ABLs Enjoy New Luster Amid Credit Drought
June 1, 2008
Even as most sources of credit have dried up over the past few months, one has been going strong: the asset-based lending market. In fact, total committed credit lines among asset-based lenders increased 5.6 percent in the first quarter of 2008, reports the Commercial Finance Association (CFA), a New York-based trade group. And this is after a jump of 4.4 percent in the final quarter of 2007. In all, the industry is nearing $500 billion in total loans outstanding.
As its name suggests, asset-based financing refers to loans made against the assets a company uses to operate its business. The assets generally include inventory, capital equipment, and/or real estate.
One driver behind the growth in asset-based loans is, not surprisingly, the tightening lending policies at many banks. “The cash flow [lending] business has tightened, and businesses that need financing have to go somewhere,” says Andrej Suskavcevic, chief executive officer with the CFA.

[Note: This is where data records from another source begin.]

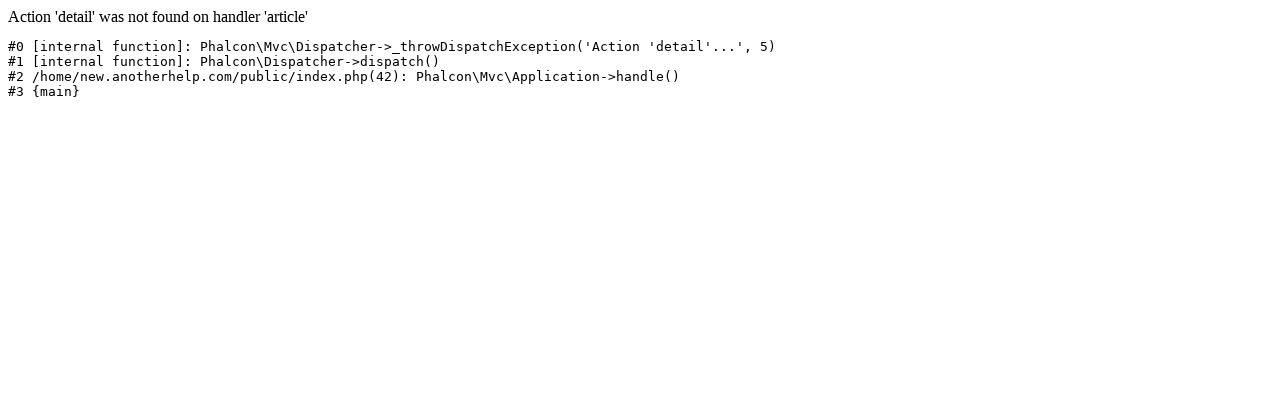

--- FILE ---
content_type: text/html; charset=UTF-8
request_url: http://wap.anotherhelp.com/article/detail/233
body_size: 231
content:
Action 'detail' was not found on handler 'article'<br><pre>#0 [internal function]: Phalcon\Mvc\Dispatcher->_throwDispatchException('Action 'detail'...', 5)
#1 [internal function]: Phalcon\Dispatcher->dispatch()
#2 /home/new.anotherhelp.com/public/index.php(42): Phalcon\Mvc\Application->handle()
#3 {main}</pre>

Moreover, many cash flow lenders are moving away from the excessively low interest rates and skimpy covenants of the past few years, says Gregg Wise, senior managing director with GMAC Commercial Finance's structured finance division. This makes asset-based lending relatively more competitive.
At the same time, a growing number of hedge funds and private equity players are offering asset-based loans, says Suskavcevic. In some cases, an asset-based loan is part of a larger deal. For example, a manufacturer may obtain a cash flow line of credit, along with an asset-backed loan, to support its launch of a new product line.
From the lender's point of view, asset-based financing can be considered less risky than a loan based just on a company's expected cash flows, as the assets offer the lender protection. Even if the company's performance drops drastically, the assets should retain their value. “We look at the balance sheet and income statement, but they don't weigh as heavily on the credit decision,” says Robert Martucci, senior vice president with Rosenthal Business Credit, New York. “This is because we look at the performance of the asset.”
As a result, asset-based loans usually lack the financial covenants that accompany most cash flow loans, Wise notes. For instance, many loans that are tied to a company's cash flow stipulate a maximum debt-to-EBITDA ratio the company can carry. This typically wouldn't be found on an asset-based loan.
This is not to say that asset-based lenders simply open up their checkbooks. They first need to verify the value of the assets backing the loan. So, before lending against machinery, the lender may have an independent appraisal firm value the equipment. If the loan is against inventory, the lender typically will require weekly or monthly reports on inventory levels.